WORK ITEM:
Beginning with the line below that contains "4-LOBE CAM WASHER PUMP DRIVE (PRESS FIT)" and ending with the line that contains "6. Install flat", copy every line exactly. Copy nothing else.

EXTRACTED DATA:

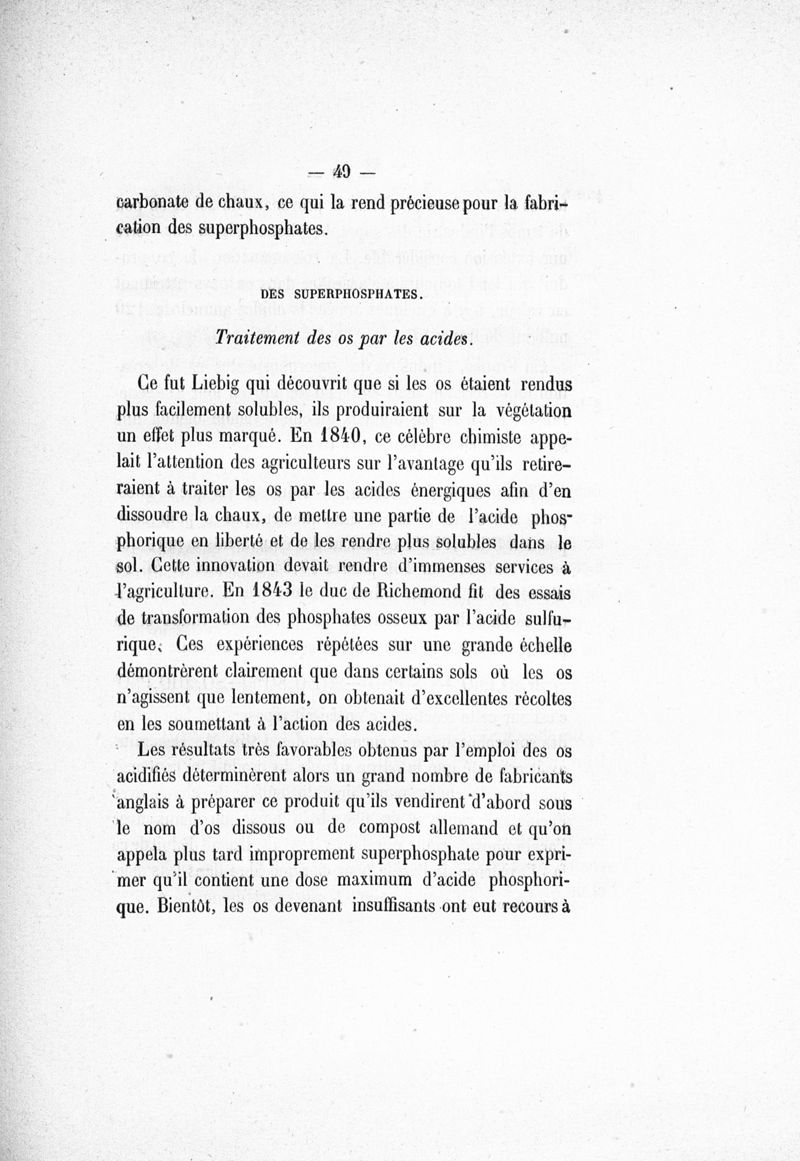 — 49 —

carbonate de chaux, ce qui la rend précieuse pour la fabrication des superphosphates.

DES SUPERPHOSPHATES.

Traitement des os par les acides.

Ce fut Liebig qui découvrit que si les os étaient rendus plus facilement solubles, ils produiraient sur la végétation un effet plus marqué. En 1840, ce célèbre chimiste appelait l'attention des agriculteurs sur l'avantage qu'ils retireraient à traiter les os par les acides énergiques afin d'en dissoudre la chaux, de mettre une partie de l'acide phosphorique en liberté et de les rendre plus solubles dans le sol. Cette innovation devait rendre d'immenses services à l'agriculture. En 1843 le duc de Richemond fit des essais de transformation des phosphates osseux par l'acide sulfurique. Ces expériences répétées sur une grande échelle démontrèrent clairement que dans certains sols où les os n'agissent que lentement, on obtenait d'excellentes récoltes en les soumettant à l'action des acides.

Les résultats très favorables obtenus par l'emploi des os acidifiés déterminèrent alors un grand nombre de fabricants anglais à préparer ce produit qu'ils vendirent d'abord sous le nom d'os dissous ou de compost allemand et qu'on appela plus tard improprement superphosphate pour exprimer qu'il contient une dose maximum d'acide phosphorique. Bientôt, les os devenant insuffisants ont eut recours à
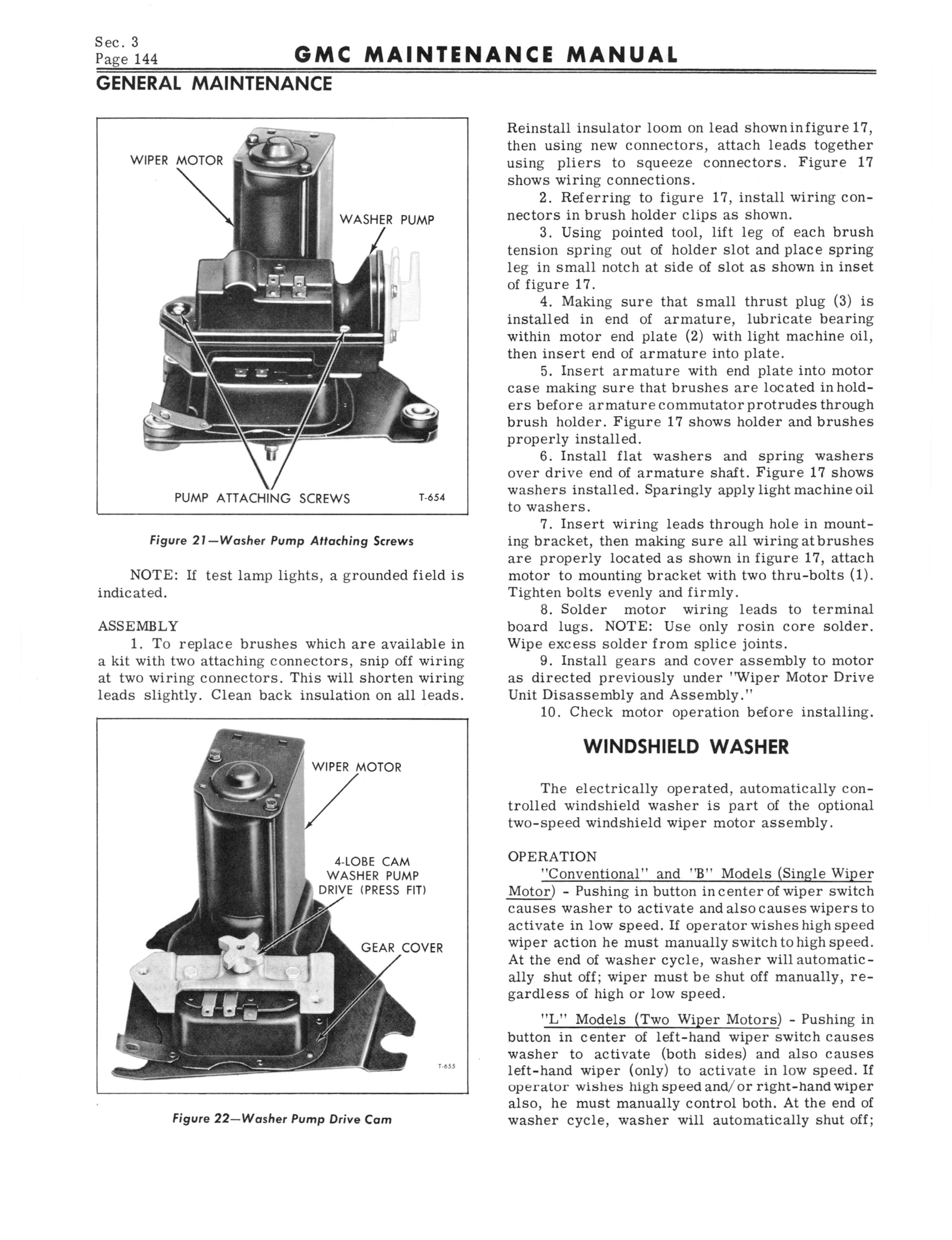 Sec. 3
Page 144

GMC MAINTENANCE MANUAL

GENERAL MAINTENANCE

WIPER MOTOR
WASHER PUMP
PUMP ATTACHING SCREWS
T-654

Figure 21—Washer Pump Attaching Screws

NOTE: If test lamp lights, a grounded field is indicated.

ASSEMBLY
1. To replace brushes which are available in a kit with two attaching connectors, snip off wiring at two wiring connectors. This will shorten wiring leads slightly. Clean back insulation on all leads.

WIPER MOTOR
4-LOBE CAM WASHER PUMP DRIVE (PRESS FIT)
GEAR COVER
T-655

Figure 22—Washer Pump Drive Cam

Reinstall insulator loom on lead shown in figure 17, then using new connectors, attach leads together using pliers to squeeze connectors. Figure 17 shows wiring connections.
2. Referring to figure 17, install wiring connectors in brush holder clips as shown.
3. Using pointed tool, lift leg of each brush tension spring out of holder slot and place spring leg in small notch at side of slot as shown in inset of figure 17.
4. Making sure that small thrust plug (3) is installed in end of armature, lubricate bearing within motor end plate (2) with light machine oil, then insert end of armature into plate.
5. Insert armature with end plate into motor case making sure that brushes are located in holders before armature commutator protrudes through brush holder. Figure 17 shows holder and brushes properly installed.
6. Install flat washers and spring washers over drive end of armature shaft. Figure 17 shows washers installed. Sparingly apply light machine oil to washers.
7. Insert wiring leads through hole in mounting bracket, then making sure all wiring at brushes are properly located as shown in figure 17, attach motor to mounting bracket with two thru-bolts (1). Tighten bolts evenly and firmly.
8. Solder motor wiring leads to terminal board lugs. NOTE: Use only rosin core solder. Wipe excess solder from splice joints.
9. Install gears and cover assembly to motor as directed previously under "Wiper Motor Drive Unit Disassembly and Assembly."
10. Check motor operation before installing.

WINDSHIELD WASHER

The electrically operated, automatically controlled windshield washer is part of the optional two-speed windshield wiper motor assembly.

OPERATION
"Conventional" and "B" Models (Single Wiper Motor) - Pushing in button in center of wiper switch causes washer to activate and also causes wipers to activate in low speed. If operator wishes high speed wiper action he must manually switch to high speed. At the end of washer cycle, washer will automatically shut off; wiper must be shut off manually, regardless of high or low speed.

"L" Models (Two Wiper Motors) - Pushing in button in center of left-hand wiper switch causes washer to activate (both sides) and also causes left-hand wiper (only) to activate in low speed. If operator wishes high speed and/or right-hand wiper also, he must manually control both. At the end of washer cycle, washer will automatically shut off;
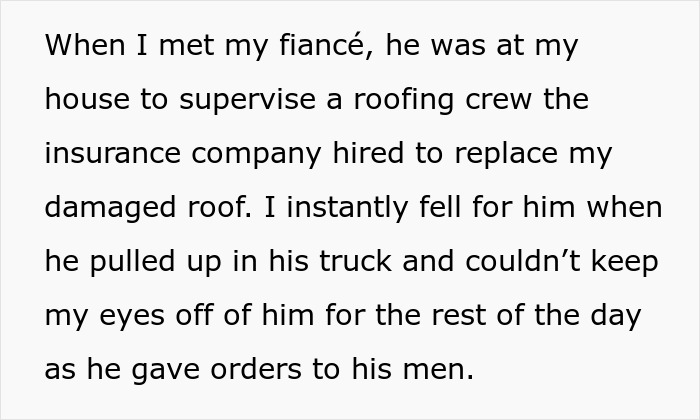 When I met my fiancé, he was at my house to supervise a roofing crew the insurance company hired to replace my damaged roof. I instantly fell for him when he pulled up in his truck and couldn’t keep my eyes off of him for the rest of the day as he gave orders to his men.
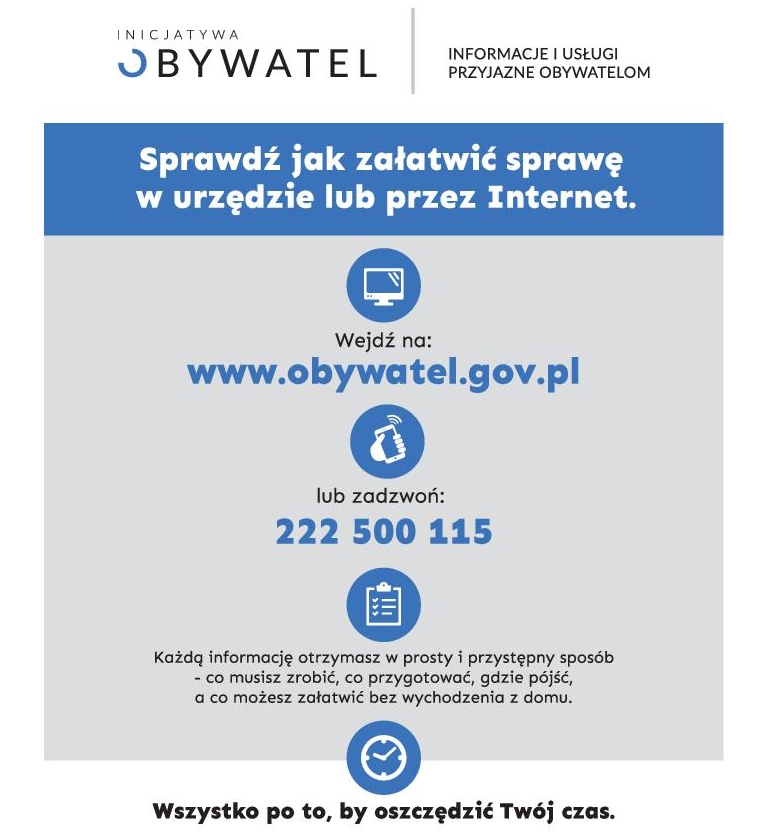 INICJATYWA
OBYWATEL

INFORMACJE I USŁUGI
PRZYJAZNE OBYWATELOM

Sprawdź jak załatwić sprawę w urzędzie lub przez Internet.

Wejdź na:
www.obywatel.gov.pl

lub zadzwoń:
222 500 115

Każdą informację otrzymasz w prosty i przystępny sposób - co musisz zrobić, co przygotować, gdzie pójść, a co możesz załatwić bez wychodzenia z domu.

Wszystko po to, by oszczędzić Twój czas.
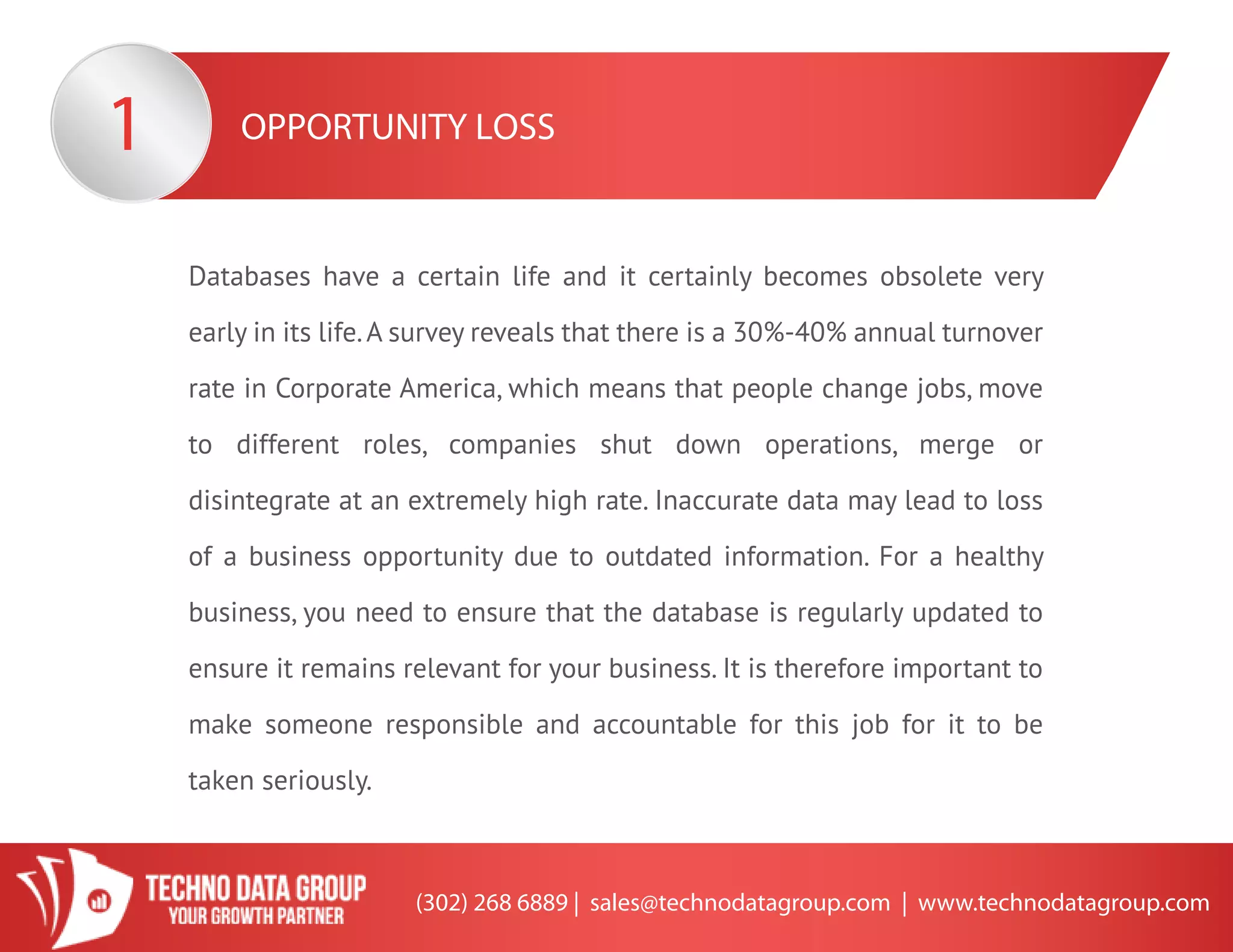 1

OPPORTUNITY LOSS

Databases have a certain life and it certainly becomes obsolete very early in its life. A survey reveals that there is a 30%-40% annual turnover rate in Corporate America, which means that people change jobs, move to different roles, companies shut down operations, merge or disintegrate at an extremely high rate. Inaccurate data may lead to loss of a business opportunity due to outdated information. For a healthy business, you need to ensure that the database is regularly updated to ensure it remains relevant for your business. It is therefore important to make someone responsible and accountable for this job for it to be taken seriously.

TECHNO DATA GROUP
YOUR GROWTH PARTNER

(302) 268 6889 | sales@technodatagroup.com | www.technodatagroup.com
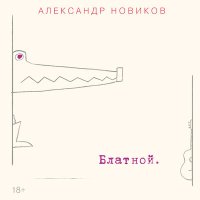 АЛЕКСАНДР НОВИКОВ

Блатной.

18+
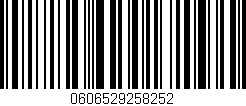 0606529258252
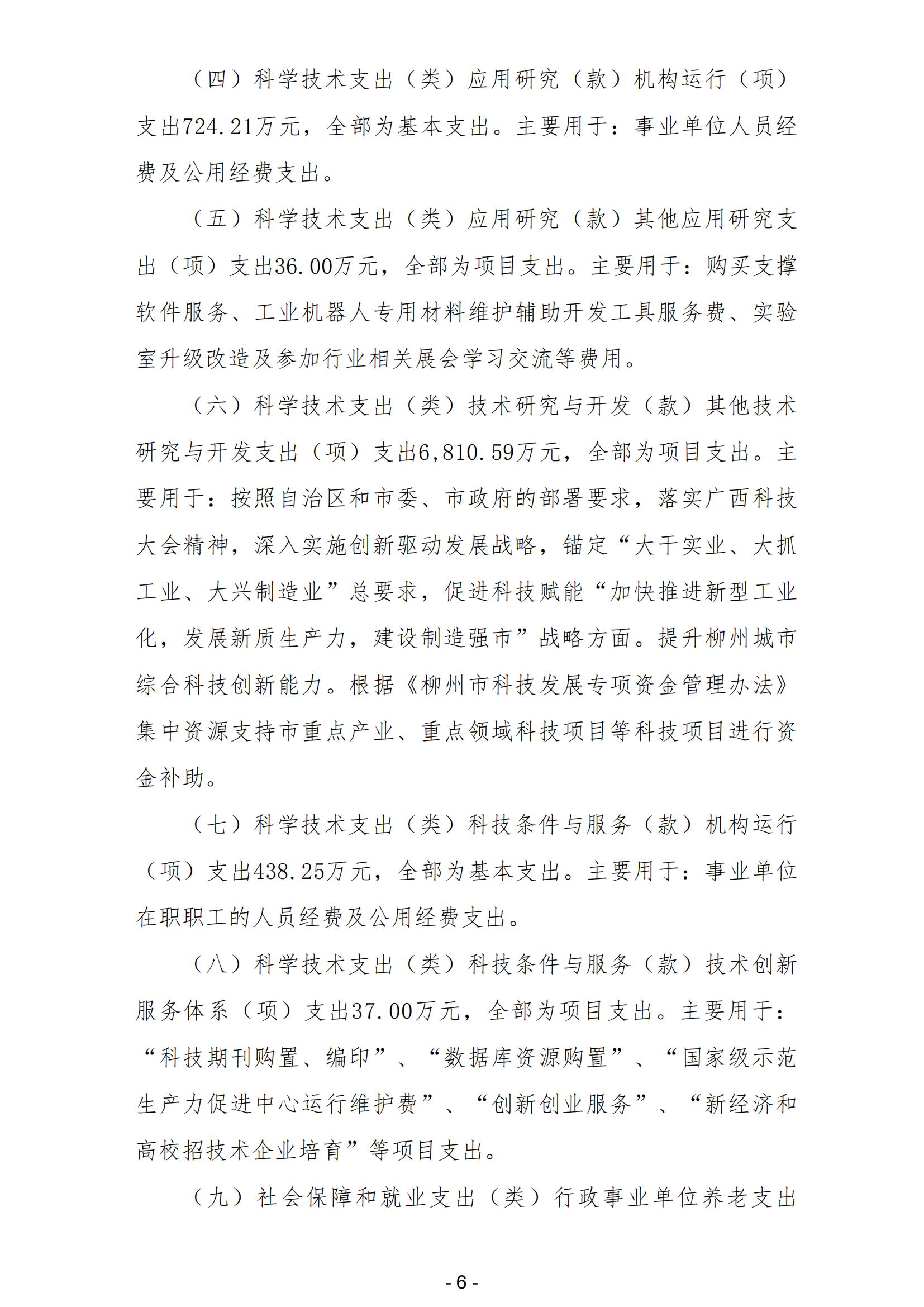 （四）科学技术支出（类）应用研究（款）机构运行（项）支出724.21万元，全部为基本支出。主要用于：事业单位人员经费及公用经费支出。

（五）科学技术支出（类）应用研究（款）其他应用研究支出（项）支出36.00万元，全部为项目支出。主要用于：购买支撑软件服务、工业机器人专用材料维护辅助开发工具服务费、实验室升级改造及参加行业相关展会学习交流等费用。

（六）科学技术支出（类）技术研究与开发（款）其他技术研究与开发支出（项）支出6,810.59万元，全部为项目支出。主要用于：按照自治区和市委、市政府的部署要求，落实广西科技大会精神，深入实施创新驱动发展战略，锚定“大干实业、大抓工业、大兴制造业”总要求，促进科技赋能“加快推进新型工业化，发展新质生产力，建设制造强市”战略方面。提升柳州城市综合科技创新能力。根据《柳州市科技发展专项资金管理办法》集中资源支持市重点产业、重点领域科技项目等科技项目进行资金补助。

（七）科学技术支出（类）科技条件与服务（款）机构运行（项）支出438.25万元，全部为基本支出。主要用于：事业单位在职职工的人员经费及公用经费支出。

（八）科学技术支出（类）科技条件与服务（款）技术创新服务体系（项）支出37.00万元，全部为项目支出。主要用于：“科技期刊购置、编印”、“数据库资源购置”、“国家级示范生产力促进中心运行维护费”、“创新创业服务”、“新经济和高校招技术企业培育”等项目支出。

（九）社会保障和就业支出（类）行政事业单位养老支出

- 6 -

ANSWER FOR THE TASK:
4-LOBE CAM WASHER PUMP DRIVE (PRESS FIT)
GEAR COVER
T-655

Figure 22—Washer Pump Drive Cam

Reinstall insulator loom on lead shown in figure 17, then using new connectors, attach leads together using pliers to squeeze connectors. Figure 17 shows wiring connections.
2. Referring to figure 17, install wiring connectors in brush holder clips as shown.
3. Using pointed tool, lift leg of each brush tension spring out of holder slot and place spring leg in small notch at side of slot as shown in inset of figure 17.
4. Making sure that small thrust plug (3) is installed in end of armature, lubricate bearing within motor end plate (2) with light machine oil, then insert end of armature into plate.
5. Insert armature with end plate into motor case making sure that brushes are located in holders before armature commutator protrudes through brush holder. Figure 17 shows holder and brushes properly installed.
6. Install flat washers and spring washers over drive end of armature shaft. Figure 17 shows washers installed. Sparingly apply light machine oil to washers.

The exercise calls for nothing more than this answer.